Usa 2016, un magnate in osteria

11 Ottobre 2016

Brevi riflessioni sul secondo dibattito tra Donald Trump e Hillary Clinton. Premetto due modi di dire piuttosto diffusi: 1) ofelé fa el to mesté; 2) del senno di poi…

Il primo in questo caso significa che non sono un politico e quindi non ho titolo per insegnare qualcosa a Trump o Clinton. Il secondo vuol dire che dopo il dibattito, a mente fredda e bocce ferme, è facile per chiunque tirar fuori risposte che sembrano più incisive ed efficaci di quelle ascoltate. Tanto premesso, ci sono in particolare tre momenti del dibattito che a mio giudizio si prestavano (e quasi obbligavano) a uno scambio di battute ancor più ruvido di quello che ha caratterizzato l’andamento generale del confronto.

Un punto “forte” è stato quello con cui Trump ha scagliato contro la Clinton la velenosa minaccia di mandarla in galera (nominando alla bisogna un procuratore speciale) per la faccenda delle e-mail.
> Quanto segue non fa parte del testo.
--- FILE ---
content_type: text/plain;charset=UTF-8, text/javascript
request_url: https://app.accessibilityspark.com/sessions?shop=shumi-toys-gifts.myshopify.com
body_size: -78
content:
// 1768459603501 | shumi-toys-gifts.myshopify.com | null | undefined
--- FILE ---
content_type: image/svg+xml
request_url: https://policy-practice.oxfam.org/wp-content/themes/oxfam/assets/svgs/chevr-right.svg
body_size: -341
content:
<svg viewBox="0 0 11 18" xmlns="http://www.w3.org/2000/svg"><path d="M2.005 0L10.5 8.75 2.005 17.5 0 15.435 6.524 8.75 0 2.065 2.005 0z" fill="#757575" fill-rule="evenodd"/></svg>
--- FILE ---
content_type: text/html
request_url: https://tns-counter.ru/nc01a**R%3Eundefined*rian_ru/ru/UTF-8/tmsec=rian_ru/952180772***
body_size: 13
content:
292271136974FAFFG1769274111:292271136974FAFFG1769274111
Ci stava precisa precisa una replica fondata sul concetto che parlando così un candidato alla presidenza Usa si colloca al livello di un dittatorucolo di quart’ordine, da repubblica delle banane. Niente a che vedere con la prima potenza (democrazia) del mondo.

Quando poi Trump si è vantato di aver speso di tasca sua – per la campagna elettorale – una montagna di dollari, mente la Clinton di suo non avrebbe messo un soldo, potendo contare su donazioni di vari sostenitori, una risposta secca poteva essere quella secondo cui Trump ha potuto fare ciò di cui si vanta anche perché non ha pagato una montagna di tasse.

Infine, l’argomento con cui Trump si difende dall’ondata di vergogna che lo ha ricoperto dopo la diffusione del video del 2005 contenente dichiarazioni di violenza sessista oltre ogni limite.

 

A parte la fragilità della linea di difesa nel caso specifico, ci sarebbe da dire che essa è la spia di una tendenza generalizzata di Trump a ridurre tutto (problemi razziali; politica interna; sicurezza nazionale e internazionale; migrazione) a temi da trattare con stile da spogliatoio od osteria. Di nuovo, troppo poco per uno statista che aspira a governare – con gli Usa – il mondo.